Rashi sees it as a reference to those descended from Avraham, namely Yishmael and the sons of Keturah. The reason why they have the title בְּנֵ֣י אָ֭דָם is because Avraham is referenced as "the greatest man (האדם) among the giants" (Yehoshua 14:15)
Alternatively, Shadal (accessible here) writes that it is to be understood in a more literal sense i.e. that of mankind which comes from Adam:
אותם שאין להם מעלה אחרת אלא שהם מהמין האנושי בני אדם וחוה
Those who have no other virtue but are of the human race, i.e. the sons of Adam and Chava
Alternatively, the Targum notes that this is a reference to the sons of Yaakov who are "כַּחֲדָא זַכָּאָה וְחַיָבָא" - "Like one - those with merits and those who are (lit.) obligated". The Midrash understands it to mean that those who are both rich and impoverished in Torah study are together as one, as both have the capacity to descend to Gehinnom. The Midrash notes how both Doeg and Achisophel were considered rich in Torah as they were both heads of the Sanhedrin however they did not do enough with this 'wealth' and were accordingly destined to fail. Similarly, those who are 'poor' means those who have the ability to learn but choose not to. In both instances these people are accountable for their actions and will descend together.
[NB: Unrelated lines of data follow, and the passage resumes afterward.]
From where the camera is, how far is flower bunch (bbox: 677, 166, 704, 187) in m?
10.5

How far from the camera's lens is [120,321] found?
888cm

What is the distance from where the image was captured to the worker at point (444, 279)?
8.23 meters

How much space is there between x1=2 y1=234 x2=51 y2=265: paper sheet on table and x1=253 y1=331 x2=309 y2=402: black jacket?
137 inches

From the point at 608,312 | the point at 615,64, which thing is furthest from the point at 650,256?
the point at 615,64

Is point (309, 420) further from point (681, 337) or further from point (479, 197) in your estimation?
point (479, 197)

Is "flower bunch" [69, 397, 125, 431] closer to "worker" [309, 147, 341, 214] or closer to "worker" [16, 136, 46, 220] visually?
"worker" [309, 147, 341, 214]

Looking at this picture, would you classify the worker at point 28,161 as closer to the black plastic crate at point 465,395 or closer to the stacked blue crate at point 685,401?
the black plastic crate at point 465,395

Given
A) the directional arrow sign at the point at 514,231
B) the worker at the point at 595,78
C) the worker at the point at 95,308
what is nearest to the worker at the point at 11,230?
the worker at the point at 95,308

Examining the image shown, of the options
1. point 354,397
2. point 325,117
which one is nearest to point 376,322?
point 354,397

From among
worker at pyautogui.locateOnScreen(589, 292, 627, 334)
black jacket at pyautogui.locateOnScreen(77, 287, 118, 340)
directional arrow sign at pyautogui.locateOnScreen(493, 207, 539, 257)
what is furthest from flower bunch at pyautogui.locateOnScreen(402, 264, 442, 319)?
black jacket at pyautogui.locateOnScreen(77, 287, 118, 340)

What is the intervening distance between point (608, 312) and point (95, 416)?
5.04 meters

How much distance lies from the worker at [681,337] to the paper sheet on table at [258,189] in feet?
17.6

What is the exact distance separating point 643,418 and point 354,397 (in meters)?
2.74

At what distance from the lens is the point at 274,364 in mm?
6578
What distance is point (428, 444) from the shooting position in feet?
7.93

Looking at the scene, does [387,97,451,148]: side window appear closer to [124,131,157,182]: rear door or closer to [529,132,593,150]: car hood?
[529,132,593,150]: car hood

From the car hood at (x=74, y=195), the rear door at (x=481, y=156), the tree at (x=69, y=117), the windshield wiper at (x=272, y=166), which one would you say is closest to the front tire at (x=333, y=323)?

Shadal (accessible here) writes that it is a reference to those who have a greater societal standing:
אותם שאביהם או אחד מזקניהם היה איש מיוחד ונכבד הנבדל ונודע מצד מעלתו, כמו הלא איש אתה ומי כמוך בישראל (שמואל א כ״ו:ט״ו). והנה תחלה הזכיר החלוק שבין בני אדם מצד אבותיהם, ואחר כך הזכיר ההפרש שביניהם מצד הממון, ואמר יחד עשיר ואביון
Those whose father or one of their elders was a special and honourable man who was distinguished and known due to his virtues. Like, "Are you not the man, and who is like you Israel" (Shmuel I 26:15). So here it begins by mentioning a distinction between 'sons of man' from the side of their fathers (i.e. their yichus), and afterwards differentiates from the perspective of their wealth, thus it says "rich and poor alike".
Building on what I quoted from Shadal, a general rule begins to appear. It is worth noting that it says in Tehillim 4:3
בְּנֵ֥י אִ֡ישׁ עַד־מֶ֬ה כְבוֹדִ֣י לִ֭כְלִמָּה תֶּאֱהָב֣וּן רִ֑יק תְּבַקְשׁ֖וּ כָזָ֣ב סֶֽלָה
You men, how long will my glory be mocked, will you love illusions, have recourse to frauds? Selah. (Sefaria translation)
Radak writes there an interesting definition that is pertinent to your question.
בני איש אמר כנגד גדולי ישראל שהיו עם אבשלום. וכן גם בני אדם גם בני איש (תהלים מט ג). בני אדם ההמון, בני איש הגדולים. וכן הלוא איש אתה ומי כמוך בישראל (שמואל א כו טו); גדעון בן יואש איש ישראל (שופטים ז יד).
O ye sons of men (בני איש):He addresses the great ones of Israel who were with Absalom. So "both low (בני אדם) and high (אישׁ בני)" (Ps. 49:3): בני אדם (are) the multitude, אישׁ בני the great ones. So also, "Art not thou a great man (אישׁ) and who is like to thee in Israel?" (1 Sam. 26:15); "Gideon the son of Joash, the great man (אישׁ) 0f Israel" (Judges 7:14) (Sefaria translation).
So it would seem from this that בני אדם is generally a reference to the many whilst בני איש is attributed to those of greater stature. This idea is also supported by the Metzudas Zion on the pasuk you bring.